LA CORTE SUPREMA DI CASSAZIONE
SEZIONE TERZA CIVILE
Composta dagli Ill.mi Sigg.ri Magistrati:
Dott. FILADORO Camillo – Presidente –
Dott. SPIRITO Angelo – rel. Consigliere –
Dott. DE STEFANO Franco – Consigliere –
Dott. SCARANO Luigi Alessandro – Consigliere –
Dott. CARLUCCIO Giuseppa – Consigliere –
ha pronunciato la seguente:
sentenza
sul ricorso proposto da:
MINISTERO INTERNO, in persona del Ministro p.t., elettivamente domiciliato in ROMA, VIA DEI PORTOGHESI 12, presso gli Uffici dell’AVVOCATURA GENERALE DELLO STATO, da cui e’ difeso per legge;
– ricorrente –
e contro
P.B.;
– intimato –
avverso la sentenza n. 19687/2008 del TRIBUNALE di ROMA, Seconda Sezione Civile, emessa il 07/10/2008, depositata il 08/10/2008;
R.G.N. 196/2006;
udita la relazione della causa svolta nella pubblica udienza del 03/02/2011 dal Consigliere Dott.

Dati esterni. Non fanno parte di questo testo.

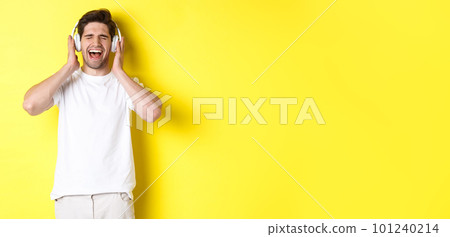 Happy guy listening music in new headphones, buying earphones on black friday, standing over yellow background 101240214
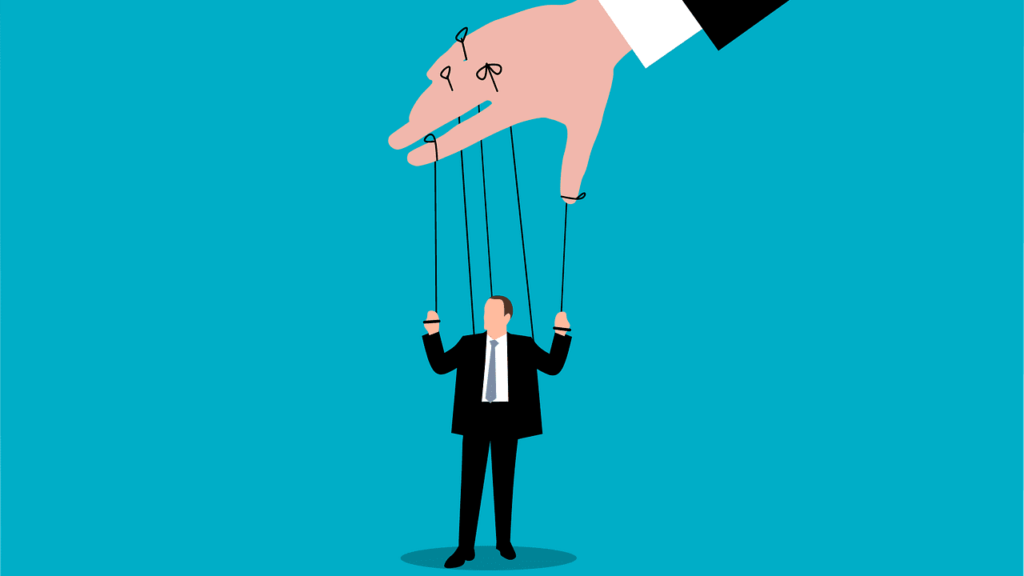 Puppet and puppet master holding strings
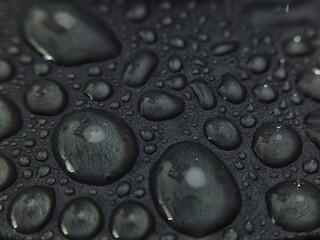 Macro Shot of Water Droplets on Dark Textured Surface.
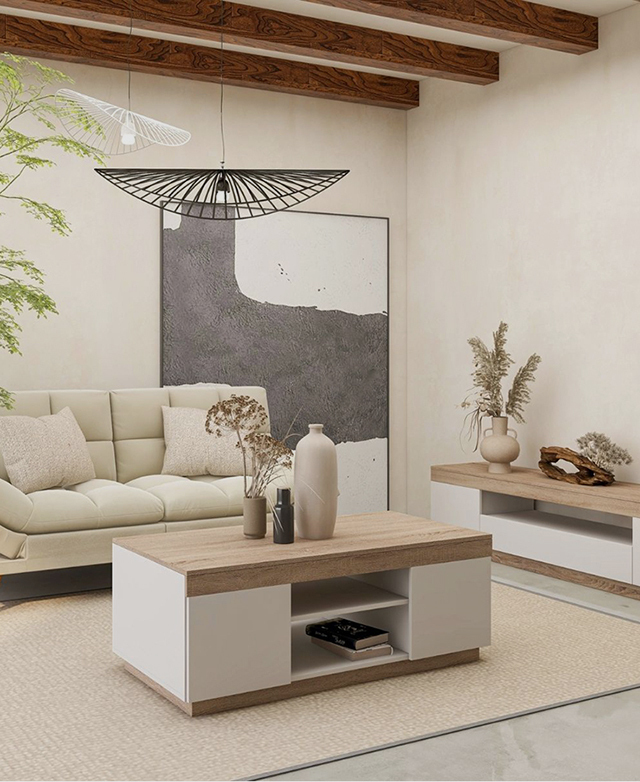In a rustic-meets-coastal living room, the TV unit is styled near a coordinating coffee table. In a rustic-meets-coastal living room, the TV unit is styled near a coordinating coffee table.
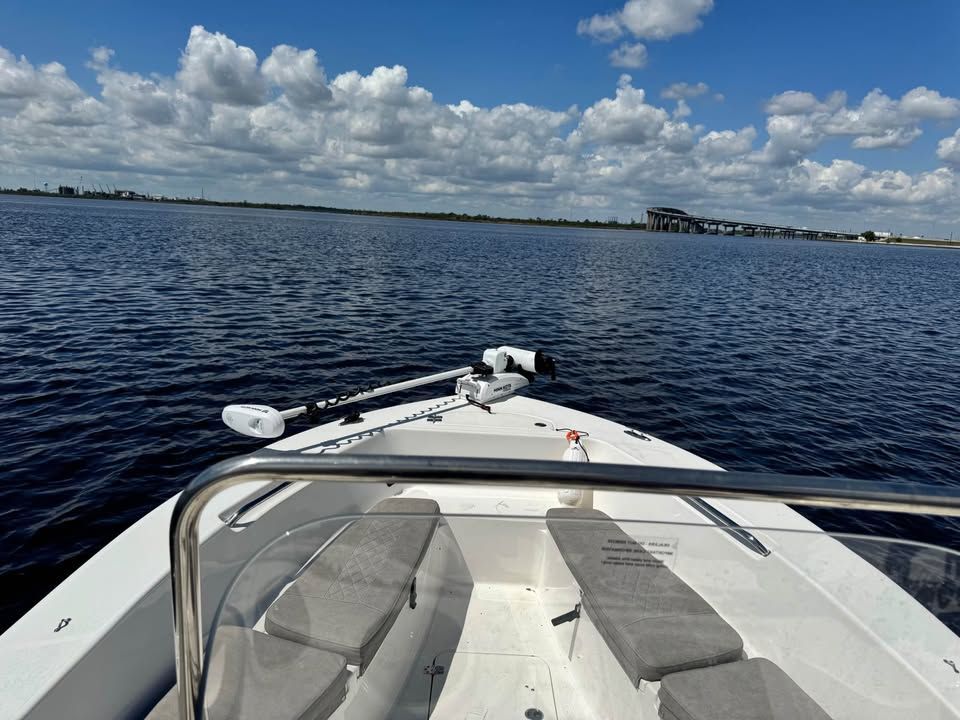 Sea Pro 199 Center Console 2022 on calm water under blue sky.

ANGELO SPIRITO;
udito il P.M. in persona del Sostituto Procuratore Generale Dott. PRATIS Pierfelice che ha concluso per il rigetto del ricorso.
FATTO E DIRITTO
La Corte:
Rilevato che:
l’ufficiale dei CC. P. cito’ il Ministero dell’Interno dopo avere appreso dell’esistenza nella Banca Dati SDI delle Forze di Polizia di un’annotazione che lo riguardava,- con riferimento ad una banda camorristica, chiedendo, dunque, la cancellazione dell’annotazione ed il risarcimento del danno;
il Tribunale di Roma, attraverso la procedura di cui al D.Lgs. n. 196 del 2003, ha accolto la domanda;
propone ricorso per cassazione il Ministero dell’Interno attraverso quattro motivi, con i quali sostiene:
1) che il trattamento in questione attiene alla materia della pubblica sicurezza, con conseguente applicazione della procedura di cui alla L. n. 121 del 1981 (domanda al Tribunale penale di cancellazione dell’annotazione) e non di quella di cui al D.Lgs. n. 196 del 2003;
2) conseguente competenza del Tribunale penale;
3) i dati in questione non potevano essere conosciuti ne’ dal P., ne’ da altro soggetto senza speciale autorizzazione;
4) nella specie, considerata l’inapplicabilita’ del D.Lgs. n. 196 del 2003, non sarebbero stati provati tutti gli elementi a fondamento della responsabilita’ aquiliana;
osserva che:
i motivi, che possono essere congiuntamente esaminati, sono infondati;
l’azione in questione e’ stata, infatti, proposta ed accolta sia per la cancellazione della annotazione contenuta nella banca dati e riguardante il P., sia, ai sensi del D.Lgs. n. 196 del 2003, art. 15 e art. 2050 c.c. per danni all’immagine professionale del medesimo;
correttamente, dunque, e’ stato utilizzato il paradigma processuale di cui all’art. 152 del menzionato D.Lgs., il quale, nell’u.c., stabilisce l’applicabilita’ delle sue stesse disposizioni “anche nei casi previsti dalla L. 1 aprile 1981, n. 121, art. 10, comma 5, e successive modificazioni”;
quanto all’accesso ai dati, la sentenza impugnata ha correttamente argomentato in ordine al fatto che esso, sep-pur limitato, e’ comunque consentito a soggetti autorizzati, con la conseguente estensione della sfera del danno;
il ricorso deve essere, pertanto, respinto, senza alcun provvedimento in ordine alle spese del giudizio di cassazione, in considerazione della mancata difesa dell’intimato.
P.Q.M.
LA CORTE rigetta il ricorso.
Cosi’ deciso in Roma, il 3 febbraio 2011.